- Data to process

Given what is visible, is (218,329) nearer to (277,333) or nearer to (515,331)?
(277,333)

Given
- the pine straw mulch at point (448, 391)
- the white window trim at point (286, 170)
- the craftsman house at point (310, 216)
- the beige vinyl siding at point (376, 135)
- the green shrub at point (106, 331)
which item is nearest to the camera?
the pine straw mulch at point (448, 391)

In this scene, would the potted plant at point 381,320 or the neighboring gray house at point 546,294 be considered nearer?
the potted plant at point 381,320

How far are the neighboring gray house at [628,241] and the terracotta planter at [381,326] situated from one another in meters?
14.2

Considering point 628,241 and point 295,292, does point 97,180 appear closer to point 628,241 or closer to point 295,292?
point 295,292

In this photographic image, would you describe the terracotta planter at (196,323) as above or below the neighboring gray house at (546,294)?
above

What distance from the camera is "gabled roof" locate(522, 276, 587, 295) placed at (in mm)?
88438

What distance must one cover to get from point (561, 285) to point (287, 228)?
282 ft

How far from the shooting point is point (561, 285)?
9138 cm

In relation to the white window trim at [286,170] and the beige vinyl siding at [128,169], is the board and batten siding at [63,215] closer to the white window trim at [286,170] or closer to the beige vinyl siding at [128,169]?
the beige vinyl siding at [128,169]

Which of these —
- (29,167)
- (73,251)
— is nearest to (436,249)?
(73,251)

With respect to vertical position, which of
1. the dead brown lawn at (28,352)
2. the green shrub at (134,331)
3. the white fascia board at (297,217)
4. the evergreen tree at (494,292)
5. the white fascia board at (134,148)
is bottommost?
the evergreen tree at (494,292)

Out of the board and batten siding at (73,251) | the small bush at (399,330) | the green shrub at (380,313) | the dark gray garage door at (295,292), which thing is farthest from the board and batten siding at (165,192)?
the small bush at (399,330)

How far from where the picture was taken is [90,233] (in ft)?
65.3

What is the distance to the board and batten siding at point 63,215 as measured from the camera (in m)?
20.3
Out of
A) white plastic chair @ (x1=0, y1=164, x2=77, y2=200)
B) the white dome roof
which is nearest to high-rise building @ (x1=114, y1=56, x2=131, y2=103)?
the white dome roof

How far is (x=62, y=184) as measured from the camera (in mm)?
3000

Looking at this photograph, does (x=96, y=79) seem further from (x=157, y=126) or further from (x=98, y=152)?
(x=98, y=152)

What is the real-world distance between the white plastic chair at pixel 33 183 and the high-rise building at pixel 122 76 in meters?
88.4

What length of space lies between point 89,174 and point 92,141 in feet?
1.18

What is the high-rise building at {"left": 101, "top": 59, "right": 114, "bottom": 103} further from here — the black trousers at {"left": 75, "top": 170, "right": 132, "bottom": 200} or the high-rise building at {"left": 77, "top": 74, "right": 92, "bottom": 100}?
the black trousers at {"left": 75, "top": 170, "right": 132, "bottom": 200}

- Exercise goal
Reproduce the lines above word for word, starting with the line that contains "What is the high-rise" and running through the last line.

- Written answer
What is the high-rise building at {"left": 101, "top": 59, "right": 114, "bottom": 103} further from here — the black trousers at {"left": 75, "top": 170, "right": 132, "bottom": 200} or the high-rise building at {"left": 77, "top": 74, "right": 92, "bottom": 100}?
the black trousers at {"left": 75, "top": 170, "right": 132, "bottom": 200}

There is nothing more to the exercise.